Atrito entre Major e Clinton sobre Irlanda mostra que Londres já não pesa tanto
LONDRES – “A Grã-Bretanha não é uma prioridade.” A frase de um repórter do The Washington Post que cobre a Casa Branca, dita a dezenas de milhões de atônitos telespectadores britânicos no telejornal da noite, soou como um veredito. Poucos dias depois de o ministro britânico para a Irlanda do Norte, sir Patrick Mayhew, ter ido a Washington pedir que Gerry Adams, líder do Sinn Fein, o braço político do Exército Republicano Irlandês (IRA), não fosse recebido por Bill Clinton, foi exatamente isso o que o presidente americano fez na quinta e sexta-feira.
O próprio sir Mayhew, enviado do primeiro-ministro John Major, supostamente o chefe de governo do mais próximo aliado dos EUA, foi recebido pelo vice-presidente Al Gore. Já Adams, que há um ano constava da lista negra do terrorismo do Departamento de Estado, usufruiu de um aperto de mão e cinco minutos de conversa com Clinton. A ocasião foi carregada de simbolismo: as comemorações do Dia de São Patrício, o padroeiro da Irlanda. O IRA luta para que a Irlanda do Norte saia do domínio britânico e se reunifique com a Irlanda.
Uma medida da humilhação sentida por Major: o primeiro-ministro se recusou a atender um telefonema de Clinton, e ficou mais de uma semana sem retornar a ligação.
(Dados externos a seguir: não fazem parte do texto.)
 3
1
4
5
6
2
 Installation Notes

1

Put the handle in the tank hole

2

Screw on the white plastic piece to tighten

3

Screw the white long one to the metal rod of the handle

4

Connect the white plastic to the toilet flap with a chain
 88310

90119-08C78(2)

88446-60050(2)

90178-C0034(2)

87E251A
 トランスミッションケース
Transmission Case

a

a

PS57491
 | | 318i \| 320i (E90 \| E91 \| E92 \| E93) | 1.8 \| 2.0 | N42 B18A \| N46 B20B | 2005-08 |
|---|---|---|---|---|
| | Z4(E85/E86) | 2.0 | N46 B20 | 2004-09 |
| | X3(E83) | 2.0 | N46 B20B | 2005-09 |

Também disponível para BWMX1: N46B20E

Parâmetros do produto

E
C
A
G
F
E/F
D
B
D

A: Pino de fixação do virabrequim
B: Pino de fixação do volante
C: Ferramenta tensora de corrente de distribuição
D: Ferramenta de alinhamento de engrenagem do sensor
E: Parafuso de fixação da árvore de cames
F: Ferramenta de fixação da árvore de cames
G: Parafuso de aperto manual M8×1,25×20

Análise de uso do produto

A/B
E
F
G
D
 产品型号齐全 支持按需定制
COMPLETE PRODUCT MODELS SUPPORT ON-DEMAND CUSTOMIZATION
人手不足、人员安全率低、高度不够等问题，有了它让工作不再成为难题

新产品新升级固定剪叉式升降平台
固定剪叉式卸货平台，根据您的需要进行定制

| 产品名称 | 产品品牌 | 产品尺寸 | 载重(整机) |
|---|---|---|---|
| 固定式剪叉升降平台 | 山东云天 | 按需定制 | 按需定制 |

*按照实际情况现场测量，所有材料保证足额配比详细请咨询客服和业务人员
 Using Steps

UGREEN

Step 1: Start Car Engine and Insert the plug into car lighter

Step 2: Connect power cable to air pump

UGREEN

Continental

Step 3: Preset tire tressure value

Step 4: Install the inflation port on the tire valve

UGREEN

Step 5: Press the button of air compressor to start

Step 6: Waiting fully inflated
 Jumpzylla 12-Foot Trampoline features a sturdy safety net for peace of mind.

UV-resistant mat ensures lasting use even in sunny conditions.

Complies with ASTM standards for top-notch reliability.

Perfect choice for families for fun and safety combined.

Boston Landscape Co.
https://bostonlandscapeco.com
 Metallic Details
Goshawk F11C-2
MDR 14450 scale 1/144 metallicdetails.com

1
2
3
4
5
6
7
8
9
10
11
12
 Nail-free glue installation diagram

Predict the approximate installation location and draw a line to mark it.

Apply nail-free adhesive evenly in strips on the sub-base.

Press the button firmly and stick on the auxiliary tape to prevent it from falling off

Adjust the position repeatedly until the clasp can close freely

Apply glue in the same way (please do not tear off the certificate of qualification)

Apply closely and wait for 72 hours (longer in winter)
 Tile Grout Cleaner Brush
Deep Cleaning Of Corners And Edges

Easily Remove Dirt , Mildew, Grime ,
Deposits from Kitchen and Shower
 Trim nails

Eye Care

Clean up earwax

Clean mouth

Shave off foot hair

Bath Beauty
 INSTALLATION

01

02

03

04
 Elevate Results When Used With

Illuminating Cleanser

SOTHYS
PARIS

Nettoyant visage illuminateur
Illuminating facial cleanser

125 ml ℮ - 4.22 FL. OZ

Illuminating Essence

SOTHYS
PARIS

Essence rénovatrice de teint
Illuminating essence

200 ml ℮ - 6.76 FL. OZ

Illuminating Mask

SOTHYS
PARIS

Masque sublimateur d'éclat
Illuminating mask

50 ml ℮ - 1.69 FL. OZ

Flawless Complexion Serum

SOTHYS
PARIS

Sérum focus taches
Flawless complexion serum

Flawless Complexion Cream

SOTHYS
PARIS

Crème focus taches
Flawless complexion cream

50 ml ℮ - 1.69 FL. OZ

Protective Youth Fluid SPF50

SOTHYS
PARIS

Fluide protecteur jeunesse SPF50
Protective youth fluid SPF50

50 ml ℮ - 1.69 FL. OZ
Fontes do governo britânico confirmaram ao Estado que o primeiro-ministro teve um acesso de ira quase incontrolável. “Tiveram de segurar o homem”, disse um funcionário. Vários editoriais na imprensa britânica recriminaram a atitude de Clinton, e o Daily Telegraph chegou a sugerir que Major enviasse a ex-primeira-ministra Margaret Thatcher a Washington para “fazer ver ao presidente que uma afronta dessa pode sair muito caro”.
A grande pergunta é: o que aconteceu com o relacionamento especial criado na 2.ª Guerra Mundial e consolidado na guerra fria, destinado a solidificar uma unificação a partir da herança comum entre os EUA e a Grã-Bretanha?
Clinton teve um motivo óbvio e premente para ignorar os apelos não só do governo britânico, mas de seu secretário de Estado, Warren Christopher, do assessor de seguramça nacional, Anthony Lake, da procuradora-geral, Janet Reno, do diretor do FBI, Louis Freeh, e do embaixador dos EUA em Londres, William Crowe. O presidente, que articula sua candidatura à reeleição no ano que vem, estava mais atento a senadores democratas poderosos, como Edward Kennedy (cuja irmã Jean é embaixadora em Dublin), que faz parte do vasto lobby irlandês no Congresso. Nos EUA há 44 milhões de descendentes de irlandeses.
Clinton tem um segundo motivo óbvio para não se preocupar demais com os sentimentos de Major. Durante a corrida presidencial de 1992, o primeiro-ministro abriu os arquivos do governo à equipe de campanha de George Bush, candidato à reeleição, para que vasculhasse atrás de algum comprovante de que Clinton, quando estudava em Oxford (anos 60), tivesse pedido cidadania britânica para não ser convocado para a Guerra do Vietnã. Um péssimo começo.
Mas há quem busque as causas também na própria Grã-Bretanha. Primeiro, na forma de um erro tático. No ano passado, Clinton já havia demonstrado que, pelo menos no que se referisse à Irlanda, não estava disposto a ouvir a palavra final da Grã-Bretanha. Concedeu visto, ainda que cheio de restrições, para que Adams visitasse Nova York, depois de o governo britânico implorar para que isso não ocorresse.
Mas o que mais interessa aos britânicos é saber se o seu país não está perdendo o valor na barganha internacional. Do ponto de vista comercial, os EUA se voltam cada vez mais para o Pacífico e as Américas. Conforme a União Européia se consolida, a Grã-Bretanha se isola e se enfraquece cada vez mais em seu papel de ilha desconfiada diante da integração continental, acatando cada resolução importante com ressalvas, como ocorreu em Maastricht em 1992. Na Europa, a Alemanha e a França emergem como interlocutores naturais.
Em sua edição anual sobre as perspectivas do ano que se inicia, a revista The Economist previu que em 1995 a relação especial iria pelo “ralo abaixo”, e explicava o porquê: “O relativo declínio econômico da Grã-Bretanha levou ao declínio político e militar.” The Financial Times de sexta-feira colocou a questão de maneira mais crua: “Os EUA não precisam mais de seu porta-aviões ancorado na costa da Europa continental.” Por esse navio, entendam-se as ilhas britânicas.